I usually think people hate me which is why when Mario hadn’t texted me since I’d rejected his poem, I thought he hated me.
But it turned out he didn’t hate me, he’d just killed himself.
Not to say it was a relief.
Thank God, he hadn’t killed himself because I’d rejected his poem. I found out from a mutual friend when exactly he’d killed himself. It was a few days after submitting the poem to me but before I’d emailed him the rejection.
That part was a relief. So to speak.
But then I was in a predicament. Everyone was posting positive things about him and his good poems. I was very depressed and playing video games all the time and didn’t know what to do. I thought to myself “Fuck, should I just publish this? Maybe as a celebration of his life?”
The problem was the poem was bad. Not his best work. Not his worst work either, he’d published that back when he was in college. I wondered whether his decline as an artist was what made him kill himself. There wasn’t a note. Not that I know of, at least. Not that I would know whether or not there was a note.
We weren’t very good friends. Mostly friendly, with the wary respect that you feel for someone who is a version of you from an alternate universe. Someone mistook us for brothers one time at a reading.
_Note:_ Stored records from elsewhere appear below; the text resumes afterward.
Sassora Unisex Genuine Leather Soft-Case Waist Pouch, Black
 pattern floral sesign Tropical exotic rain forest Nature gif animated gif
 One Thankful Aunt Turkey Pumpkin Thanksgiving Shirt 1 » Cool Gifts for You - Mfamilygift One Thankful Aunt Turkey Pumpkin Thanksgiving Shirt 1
We both said “Haha, no, not brothers.”
Then he introduced himself to me.
He seemed slick and he really wanted to be liked. I really wanted to be liked too but went more for the blank canvas approach: don’t flatter people, just kind of be there and eventually people will decide they like you. Other people’s attention was like an oncoming train—just stand to the side and be ready to sneakily jump on but whatever you do, don’t meet it head on or invite it.